Gospel music was not born in a hallowed concert hall. It originated hundreds of years ago as an oral tradition, giving voice to the trials and convictions specific to the African-American experience.
Now in its 20th year, the Boston Pops’ Gospel Night is a testament to how much the genre has adapted to modern tastes in music. Contemporary gospel, the sanctimonious kind you’d expect to hear at a megachurch in the South, was largely the focus of Saturday night’s performance at Symphony Hall.
With Charles Floyd conducting, the Boston Pops Orchestra welcomed two guest singers who essentially represented different strains of gospel.
Melinda Doolittle, who rose to fame as a finalist during season six of “American Idol,” worked in the old-school tradition. Her interpretation of “Lift Every Voice and Sing” (listed on the program as “Lift Ev’ry Voice and Sing”) was a model of stately reverence, at once spiritual and sophisticated. Sometimes called “The Negro National Anthem,” the song led some audience members to stand in salute.

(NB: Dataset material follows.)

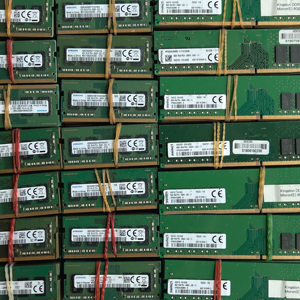 Cheap Low Price <strong>Used</strong> Ram Ddr3 Ddr4 4Gb 8Gb 16Gb Original <strong>Memory</strong> Second Hand Computer Ram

Doolittle had a keen understanding of how her voice should function in an orchestral setting. On “I Won’t Let Go,” she even had a playful chemistry with Floyd, egging him on as she reached the song’s joyous climax.
The evening’s other special guest also came from a talent-show background. Crystal Aikin won the first season of “Sunday Best,” the BET network’s gospel singing competition. Where Doolittle seemed moved more by the music’s spirit, Aikin was concerned with the holy message at hand. She was more preacher than performer on “He’s So Worthy” and “I Desire More.”
The final portion of the program was devoted to the Boston Pops Gospel Choir, a mixed group of ages and races decked out in black and white ensembles. They stood reverently at the back of the hall, singing out over the orchestra and soloists. At various points, the sound was so thunderous, the music’s sense of uplift was lost in the mix.
Then again, gospel isn’t just beholden to entertainment value. It’s about expression, religious and otherwise, and there was at least one person in the house who was grateful that Gospel Night has taken root in a venue so far removed from the music’s roots.
“We spent so much time wondering if this would become a tradition,” said Floyd, obviously humbled that it has.